Défis pour l'Union Européenne
Cela pourrait poser un défi pour l'UE. Selon Agathe Peigney, responsable des politiques maritimes chez Transport et Environnement, un groupe européen de défense des transports propres, l'UE ne pourrait modifier son système d'échange de quotas d'émission pour le transport maritime que si une future mesure de l'OMI correspondait ou surpassait la force du système européen. L'UE a déjà réaffirmé son engagement à atteindre zéro émission pour le transport maritime après le report de la taxe carbone.
Propositions Alternatives
- Libéria : Propose de ne pas avoir de taxe carbone directe et de juger les réductions d'émissions par l'« adoption par le marché de carburants marins à faible émission de carbone ».

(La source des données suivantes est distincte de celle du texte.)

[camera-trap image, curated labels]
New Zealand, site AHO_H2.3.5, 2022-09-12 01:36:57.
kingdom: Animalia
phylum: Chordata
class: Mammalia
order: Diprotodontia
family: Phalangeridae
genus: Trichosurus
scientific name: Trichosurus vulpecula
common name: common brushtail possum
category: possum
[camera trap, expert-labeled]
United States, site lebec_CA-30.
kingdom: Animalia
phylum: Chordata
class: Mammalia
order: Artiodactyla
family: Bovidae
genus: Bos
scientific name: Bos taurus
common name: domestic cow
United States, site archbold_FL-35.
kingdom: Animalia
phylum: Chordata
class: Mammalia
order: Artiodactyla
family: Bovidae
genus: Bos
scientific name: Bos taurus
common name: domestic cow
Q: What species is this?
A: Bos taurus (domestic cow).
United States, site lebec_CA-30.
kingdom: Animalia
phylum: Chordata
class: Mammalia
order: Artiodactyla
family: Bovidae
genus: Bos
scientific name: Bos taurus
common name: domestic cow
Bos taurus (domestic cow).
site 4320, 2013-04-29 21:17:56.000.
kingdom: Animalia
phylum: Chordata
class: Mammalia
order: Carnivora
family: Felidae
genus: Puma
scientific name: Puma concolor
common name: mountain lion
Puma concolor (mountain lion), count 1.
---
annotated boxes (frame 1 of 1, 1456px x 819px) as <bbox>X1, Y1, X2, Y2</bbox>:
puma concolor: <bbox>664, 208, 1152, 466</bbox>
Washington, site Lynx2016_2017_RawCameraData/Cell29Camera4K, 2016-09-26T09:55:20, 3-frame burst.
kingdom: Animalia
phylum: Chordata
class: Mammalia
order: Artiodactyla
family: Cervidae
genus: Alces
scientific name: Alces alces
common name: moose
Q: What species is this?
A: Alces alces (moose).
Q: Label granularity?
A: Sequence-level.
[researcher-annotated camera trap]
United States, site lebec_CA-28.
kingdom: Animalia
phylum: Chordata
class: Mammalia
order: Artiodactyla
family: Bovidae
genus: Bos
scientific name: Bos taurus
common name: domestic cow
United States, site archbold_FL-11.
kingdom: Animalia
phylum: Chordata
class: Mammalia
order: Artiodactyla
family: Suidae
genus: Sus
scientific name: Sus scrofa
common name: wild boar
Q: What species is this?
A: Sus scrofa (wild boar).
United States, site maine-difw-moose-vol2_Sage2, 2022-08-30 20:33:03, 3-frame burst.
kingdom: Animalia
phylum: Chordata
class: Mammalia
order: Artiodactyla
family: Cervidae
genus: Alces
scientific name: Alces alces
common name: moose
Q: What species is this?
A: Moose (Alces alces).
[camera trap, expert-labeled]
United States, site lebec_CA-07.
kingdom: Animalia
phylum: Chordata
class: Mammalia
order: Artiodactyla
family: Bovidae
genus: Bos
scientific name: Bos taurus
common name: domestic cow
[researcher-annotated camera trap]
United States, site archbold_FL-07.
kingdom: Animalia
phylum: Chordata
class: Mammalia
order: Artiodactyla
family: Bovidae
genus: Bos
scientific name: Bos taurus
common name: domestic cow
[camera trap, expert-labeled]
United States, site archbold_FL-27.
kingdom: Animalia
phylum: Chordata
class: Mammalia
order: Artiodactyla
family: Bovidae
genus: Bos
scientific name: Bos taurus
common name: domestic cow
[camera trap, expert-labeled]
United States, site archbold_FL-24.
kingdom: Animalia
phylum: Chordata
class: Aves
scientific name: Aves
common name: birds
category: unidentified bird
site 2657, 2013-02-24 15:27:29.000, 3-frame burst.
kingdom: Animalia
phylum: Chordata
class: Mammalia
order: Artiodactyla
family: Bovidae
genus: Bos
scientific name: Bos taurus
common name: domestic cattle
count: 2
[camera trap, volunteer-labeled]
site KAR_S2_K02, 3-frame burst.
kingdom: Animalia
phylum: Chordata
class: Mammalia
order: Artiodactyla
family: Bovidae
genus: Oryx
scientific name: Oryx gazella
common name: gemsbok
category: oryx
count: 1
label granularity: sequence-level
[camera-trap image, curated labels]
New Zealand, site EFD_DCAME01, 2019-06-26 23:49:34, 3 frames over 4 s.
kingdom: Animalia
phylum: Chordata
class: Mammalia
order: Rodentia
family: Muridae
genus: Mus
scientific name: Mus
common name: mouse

- Brésil : Argumente en faveur du maintien du NZF, qu'il juge « solide et réaliste » et destiné à « minimiser ses impacts sur la vie des gens ».
Réactions et perspectives d'avenir
Certains pays envisagent d'autres approches. Une proposition alternative soumise à l'OMI par le Libéria ne prévoit pas de taxe carbone directe. Elle stipule que les réductions d'émissions devraient être évaluées en fonction de l'« adoption par le marché de carburants marins à faible émission de carbone ». Cette proposition, co-parrainée par l'Argentine et le Panama, des registres maritimes majeurs, a été élaborée pour éviter l'appellation de « taxe carbone ».
Evelyne Williams, ancienne négociatrice du Département d'État, estime que cette proposition, bien qu'atténuée, ne satisfera probablement pas une administration américaine prédisposée à rejeter par principe toute mesure liée au climat. Le secrétaire général de l'OMI, Arsenio Dominguez, a laissé entendre que la suppression du fonds de distribution des recettes de la taxe carbone pourrait être un compromis.
Les analystes de l'industrie et les défenseurs du climat soulignent que le cadre de l'OMI pourrait éviter la création d'un ensemble disparate de réglementations. Ces régulations fragmentées augmenteraient les coûts et l'incertitude pour l'industrie du transport maritime. L'incertitude réglementaire ralentit l'adoption d'incitations qui pourraient encourager les compagnies maritimes à commander de nouveaux navires, dont la durée de vie est de plusieurs décennies.